Desiguales ante la ley. Así se titula un artículo de Enrique Arias Vega, publicado en esta misma página el pasado sábado.

No sé si profilácticamente -cosa que sería innecesaria-, Arias Vega nos recuerda que el ex ministro socialista Borrell dijo un día "yo soy jacobino". Y apostilla Arias Vega: "O sea, centralista, para simplificar". De eso a Zapatero, "válgaos Dios, ducado de a dos", digo yo. Claro que Borrell, siempre reñido con la tontería, repartía provocaciones e ironías a mansalva. "Gotas de sangre jacobina" corrían por las venas de A. Machado y es de suponer que por las de Borrell, antes y ahora; como por las de todos los que tienen el corazón en el sitio.

Jacobino y centralista no son conceptos sinónimos ni el dios que lo fundó; aunque por estos pagos, no es Arias Vega el único en confundirlos. El jacobinismo es una religión laica y política, cercana al totalitarismo como arma instrumental y cuyo fin último es arrancar de las mentes todo residuo del pasado. A las bravas, vía el terror y otros instrumentos, entre los cuales, la centralización llegará a ser innecesaria. De la generosidad de sus fines, de la creencia en la perfectibilidad del hombre hemos tomado esas "gotas de sangre jacobina" que se atribuye justamente Machado. Pero al grano.

Diecisiete tribunales supremos de justicia: diferenciación jurídica. Así interpreta Arias Vega el proyecto del PSOE. ¿Lo interpreta? ¿Por qué no nos explica entonces cómo ha llegado a esa conclusión?

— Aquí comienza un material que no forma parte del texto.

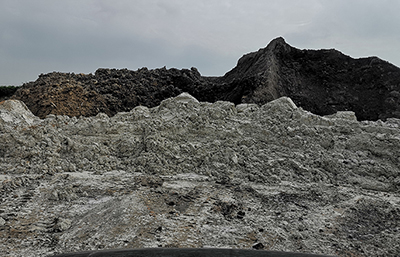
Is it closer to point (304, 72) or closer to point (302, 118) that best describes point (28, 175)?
point (302, 118)

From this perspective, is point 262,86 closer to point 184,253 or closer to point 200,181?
point 200,181

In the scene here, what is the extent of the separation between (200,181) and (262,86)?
25.8 feet

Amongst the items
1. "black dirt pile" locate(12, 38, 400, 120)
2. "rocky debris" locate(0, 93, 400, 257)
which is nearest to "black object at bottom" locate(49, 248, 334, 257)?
"rocky debris" locate(0, 93, 400, 257)

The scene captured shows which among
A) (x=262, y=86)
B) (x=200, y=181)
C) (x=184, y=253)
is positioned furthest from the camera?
(x=262, y=86)

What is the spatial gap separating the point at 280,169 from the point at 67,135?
516 centimetres

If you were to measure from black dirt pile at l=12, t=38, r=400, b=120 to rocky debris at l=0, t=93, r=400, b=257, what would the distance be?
9.89ft

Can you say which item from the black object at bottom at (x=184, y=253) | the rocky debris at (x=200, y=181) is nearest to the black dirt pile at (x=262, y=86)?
the rocky debris at (x=200, y=181)

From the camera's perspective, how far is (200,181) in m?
5.48

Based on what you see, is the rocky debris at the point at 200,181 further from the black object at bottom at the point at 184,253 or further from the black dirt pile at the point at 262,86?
the black dirt pile at the point at 262,86

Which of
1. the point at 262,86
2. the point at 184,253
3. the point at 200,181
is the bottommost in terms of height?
the point at 200,181

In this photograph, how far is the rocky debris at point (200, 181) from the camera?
399cm

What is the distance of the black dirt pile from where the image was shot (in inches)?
418

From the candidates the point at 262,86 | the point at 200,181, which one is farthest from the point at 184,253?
the point at 262,86

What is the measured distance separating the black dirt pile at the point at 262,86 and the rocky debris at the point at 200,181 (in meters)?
3.02
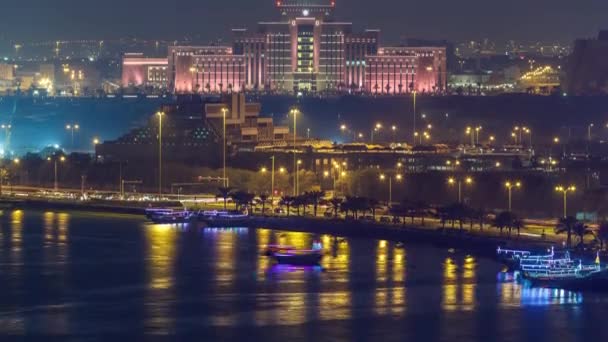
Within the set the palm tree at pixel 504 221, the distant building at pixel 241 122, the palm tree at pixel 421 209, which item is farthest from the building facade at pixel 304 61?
the palm tree at pixel 504 221

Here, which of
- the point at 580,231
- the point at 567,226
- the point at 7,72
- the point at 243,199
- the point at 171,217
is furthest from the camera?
the point at 7,72

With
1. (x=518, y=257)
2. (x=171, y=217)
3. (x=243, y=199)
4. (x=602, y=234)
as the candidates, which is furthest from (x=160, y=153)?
(x=518, y=257)

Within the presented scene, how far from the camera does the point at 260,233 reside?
23.3 m

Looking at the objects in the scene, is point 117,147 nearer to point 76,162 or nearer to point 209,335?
point 76,162

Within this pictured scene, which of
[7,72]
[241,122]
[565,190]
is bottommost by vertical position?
[565,190]

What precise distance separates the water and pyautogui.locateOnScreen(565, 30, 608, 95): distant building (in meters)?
30.2

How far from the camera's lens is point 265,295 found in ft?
58.2

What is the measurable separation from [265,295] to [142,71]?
43156mm

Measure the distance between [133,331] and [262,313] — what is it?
129cm

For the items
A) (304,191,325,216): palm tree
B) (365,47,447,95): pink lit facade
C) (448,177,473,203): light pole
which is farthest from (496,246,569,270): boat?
(365,47,447,95): pink lit facade

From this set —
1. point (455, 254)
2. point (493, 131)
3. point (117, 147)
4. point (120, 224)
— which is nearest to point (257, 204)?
point (120, 224)

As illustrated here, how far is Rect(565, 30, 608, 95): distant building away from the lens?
51781 millimetres

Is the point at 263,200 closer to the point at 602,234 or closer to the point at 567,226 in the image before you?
the point at 567,226

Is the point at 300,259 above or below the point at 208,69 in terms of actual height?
below
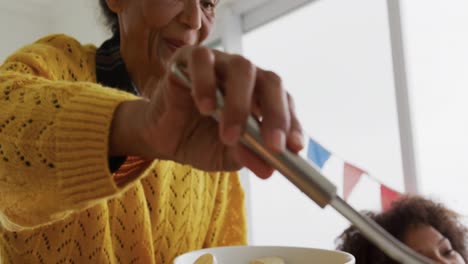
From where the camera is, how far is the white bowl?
43 centimetres

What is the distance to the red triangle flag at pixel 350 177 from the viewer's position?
1244mm

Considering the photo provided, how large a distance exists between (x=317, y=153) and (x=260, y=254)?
33.5 inches

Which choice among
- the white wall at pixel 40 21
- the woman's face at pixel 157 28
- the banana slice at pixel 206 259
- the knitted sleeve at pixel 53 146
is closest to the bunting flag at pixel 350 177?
the woman's face at pixel 157 28

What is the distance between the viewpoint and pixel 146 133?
0.29m

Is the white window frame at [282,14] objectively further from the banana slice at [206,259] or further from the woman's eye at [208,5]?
the banana slice at [206,259]

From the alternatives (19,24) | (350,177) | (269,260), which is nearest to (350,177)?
(350,177)

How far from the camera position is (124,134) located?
0.30 meters

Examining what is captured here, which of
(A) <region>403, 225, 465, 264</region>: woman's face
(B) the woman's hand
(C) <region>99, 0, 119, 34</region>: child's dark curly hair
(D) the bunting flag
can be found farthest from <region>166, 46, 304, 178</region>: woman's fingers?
(D) the bunting flag

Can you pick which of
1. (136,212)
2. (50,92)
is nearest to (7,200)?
(50,92)

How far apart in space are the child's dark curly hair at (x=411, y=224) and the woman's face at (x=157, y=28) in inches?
23.1

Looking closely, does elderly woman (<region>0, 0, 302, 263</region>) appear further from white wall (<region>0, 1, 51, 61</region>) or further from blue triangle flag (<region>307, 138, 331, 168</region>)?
white wall (<region>0, 1, 51, 61</region>)

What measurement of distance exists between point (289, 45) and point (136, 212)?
3.75ft

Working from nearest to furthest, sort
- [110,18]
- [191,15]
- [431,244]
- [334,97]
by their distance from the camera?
[191,15] → [110,18] → [431,244] → [334,97]

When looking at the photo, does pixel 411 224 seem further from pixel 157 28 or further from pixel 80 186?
pixel 80 186
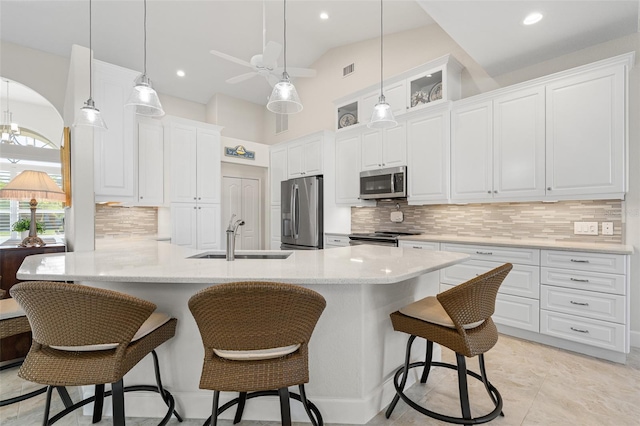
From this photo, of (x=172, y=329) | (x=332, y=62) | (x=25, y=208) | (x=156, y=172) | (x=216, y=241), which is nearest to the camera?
(x=172, y=329)

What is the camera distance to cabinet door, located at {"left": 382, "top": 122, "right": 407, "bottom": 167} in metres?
4.06

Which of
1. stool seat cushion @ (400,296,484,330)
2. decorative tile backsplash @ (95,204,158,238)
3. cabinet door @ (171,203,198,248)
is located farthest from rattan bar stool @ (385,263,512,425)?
decorative tile backsplash @ (95,204,158,238)

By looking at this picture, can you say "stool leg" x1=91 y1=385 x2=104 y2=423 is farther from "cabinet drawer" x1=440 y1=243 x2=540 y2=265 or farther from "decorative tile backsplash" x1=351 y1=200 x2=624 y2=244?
"decorative tile backsplash" x1=351 y1=200 x2=624 y2=244

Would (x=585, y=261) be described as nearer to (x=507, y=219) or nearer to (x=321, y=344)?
(x=507, y=219)

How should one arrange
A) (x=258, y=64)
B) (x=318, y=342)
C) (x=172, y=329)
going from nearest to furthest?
(x=172, y=329) → (x=318, y=342) → (x=258, y=64)

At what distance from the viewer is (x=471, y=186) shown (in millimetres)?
3502

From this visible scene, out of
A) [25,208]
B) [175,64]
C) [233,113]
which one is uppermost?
[175,64]

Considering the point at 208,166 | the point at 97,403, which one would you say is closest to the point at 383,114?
the point at 97,403

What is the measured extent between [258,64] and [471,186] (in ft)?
8.95

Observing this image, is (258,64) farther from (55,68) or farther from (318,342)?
(55,68)

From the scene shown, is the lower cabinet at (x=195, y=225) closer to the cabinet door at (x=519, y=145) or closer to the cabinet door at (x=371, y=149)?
the cabinet door at (x=371, y=149)

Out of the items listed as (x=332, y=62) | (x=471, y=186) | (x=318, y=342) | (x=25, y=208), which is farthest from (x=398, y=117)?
(x=25, y=208)

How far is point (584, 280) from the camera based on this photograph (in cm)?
260

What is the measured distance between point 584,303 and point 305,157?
3.94 metres
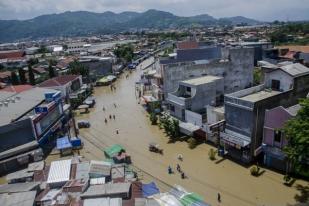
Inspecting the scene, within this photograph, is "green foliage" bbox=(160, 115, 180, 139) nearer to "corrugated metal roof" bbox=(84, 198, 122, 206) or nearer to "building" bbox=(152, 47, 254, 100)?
"building" bbox=(152, 47, 254, 100)

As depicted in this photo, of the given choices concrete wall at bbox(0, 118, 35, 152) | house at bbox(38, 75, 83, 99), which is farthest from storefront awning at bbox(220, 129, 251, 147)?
house at bbox(38, 75, 83, 99)

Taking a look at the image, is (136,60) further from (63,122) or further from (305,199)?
(305,199)

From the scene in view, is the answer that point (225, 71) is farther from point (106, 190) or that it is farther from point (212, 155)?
point (106, 190)

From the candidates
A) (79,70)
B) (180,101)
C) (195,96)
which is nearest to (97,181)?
(180,101)

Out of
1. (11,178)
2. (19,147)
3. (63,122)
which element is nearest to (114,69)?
(63,122)

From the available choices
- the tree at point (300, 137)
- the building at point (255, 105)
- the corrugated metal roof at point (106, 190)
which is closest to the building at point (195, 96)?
the building at point (255, 105)

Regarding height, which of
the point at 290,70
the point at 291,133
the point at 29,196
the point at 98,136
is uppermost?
the point at 290,70
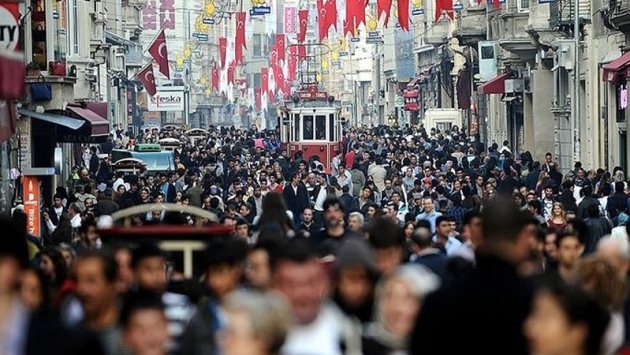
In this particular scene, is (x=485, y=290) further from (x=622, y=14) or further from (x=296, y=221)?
(x=622, y=14)

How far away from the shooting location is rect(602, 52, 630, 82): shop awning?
3640cm

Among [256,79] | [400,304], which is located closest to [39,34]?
[400,304]

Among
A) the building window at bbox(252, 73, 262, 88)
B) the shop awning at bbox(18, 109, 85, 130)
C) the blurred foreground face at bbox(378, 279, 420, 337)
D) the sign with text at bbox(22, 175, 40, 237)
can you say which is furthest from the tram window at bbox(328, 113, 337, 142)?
the building window at bbox(252, 73, 262, 88)

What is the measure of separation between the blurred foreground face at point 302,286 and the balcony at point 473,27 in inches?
2252

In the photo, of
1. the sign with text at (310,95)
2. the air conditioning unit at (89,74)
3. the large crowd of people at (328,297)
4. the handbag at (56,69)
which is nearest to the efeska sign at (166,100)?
the sign with text at (310,95)

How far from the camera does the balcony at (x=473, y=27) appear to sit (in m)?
65.7

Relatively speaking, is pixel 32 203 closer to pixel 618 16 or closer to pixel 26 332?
pixel 618 16

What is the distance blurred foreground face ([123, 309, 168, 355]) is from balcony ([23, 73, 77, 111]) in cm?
2873

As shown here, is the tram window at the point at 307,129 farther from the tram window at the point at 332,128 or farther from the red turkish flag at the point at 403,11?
the red turkish flag at the point at 403,11

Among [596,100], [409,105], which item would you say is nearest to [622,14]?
[596,100]

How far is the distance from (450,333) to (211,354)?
1.77m

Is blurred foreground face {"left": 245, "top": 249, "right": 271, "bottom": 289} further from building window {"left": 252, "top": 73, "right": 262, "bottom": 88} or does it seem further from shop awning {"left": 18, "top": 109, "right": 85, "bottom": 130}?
building window {"left": 252, "top": 73, "right": 262, "bottom": 88}

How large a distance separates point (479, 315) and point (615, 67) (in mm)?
29358

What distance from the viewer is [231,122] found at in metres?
164
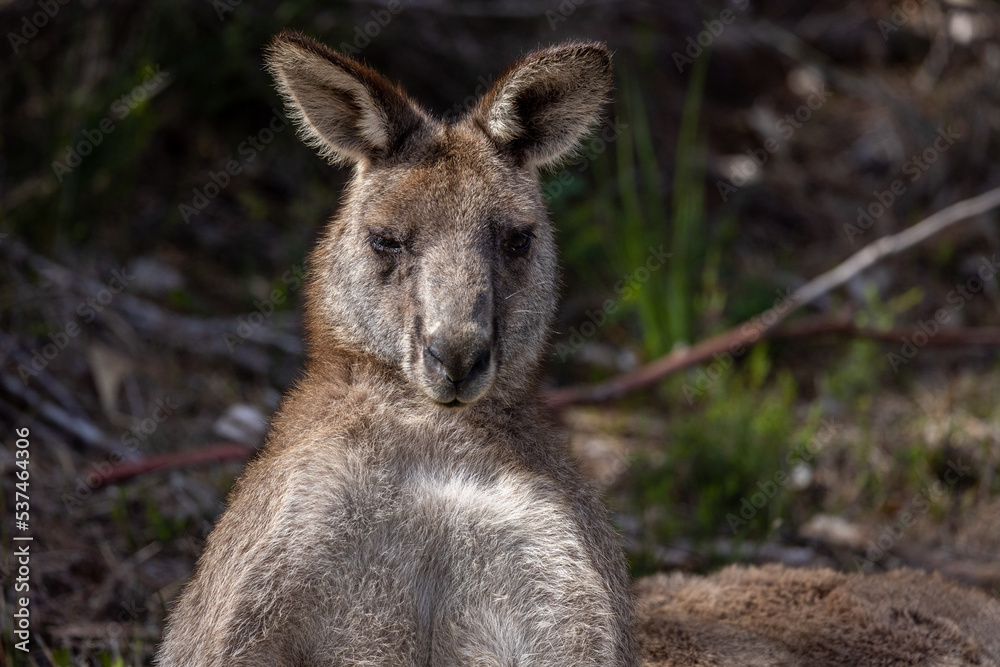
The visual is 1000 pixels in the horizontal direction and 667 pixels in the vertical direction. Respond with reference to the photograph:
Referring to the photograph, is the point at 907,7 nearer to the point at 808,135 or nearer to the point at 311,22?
the point at 808,135

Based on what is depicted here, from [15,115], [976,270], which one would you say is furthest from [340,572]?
[976,270]

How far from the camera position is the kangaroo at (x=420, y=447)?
9.56 feet

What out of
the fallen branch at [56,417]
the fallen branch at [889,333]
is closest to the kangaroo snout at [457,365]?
the fallen branch at [56,417]

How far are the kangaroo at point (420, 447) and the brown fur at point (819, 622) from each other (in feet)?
1.29

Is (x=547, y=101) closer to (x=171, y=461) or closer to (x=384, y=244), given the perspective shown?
(x=384, y=244)

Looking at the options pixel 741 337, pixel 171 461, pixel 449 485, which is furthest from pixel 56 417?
pixel 741 337

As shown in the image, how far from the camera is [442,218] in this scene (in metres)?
3.27

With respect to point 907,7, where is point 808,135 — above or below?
below

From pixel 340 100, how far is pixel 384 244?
57cm

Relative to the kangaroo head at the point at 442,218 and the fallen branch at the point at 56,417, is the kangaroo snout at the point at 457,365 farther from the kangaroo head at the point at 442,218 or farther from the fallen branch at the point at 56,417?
the fallen branch at the point at 56,417

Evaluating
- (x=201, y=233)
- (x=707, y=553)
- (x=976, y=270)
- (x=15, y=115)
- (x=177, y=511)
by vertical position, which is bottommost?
(x=976, y=270)

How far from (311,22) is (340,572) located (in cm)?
573

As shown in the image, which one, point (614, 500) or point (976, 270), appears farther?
point (976, 270)

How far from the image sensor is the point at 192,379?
263 inches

Afirmar haciendo caso omiso de las razones del otro, es propaganda pura y dura, al estilo que se traen y se llevan los políticos. Es mi mayor reproche a Arias Vega, que construya un artículo a partir de premisas que hemos de dar por buenas, pues de lo contrario, ¿a qué seguir leyendo? Un columnista no es un político y menos un político en campaña. En el caso que nos ocupa, el lector querrá saber si, en efecto, la justicia quedaría en manos autonómicas, con exclusión del Estado. A partir de ahí, ya puede el columnista ofrecernos su versión de las consecuencias.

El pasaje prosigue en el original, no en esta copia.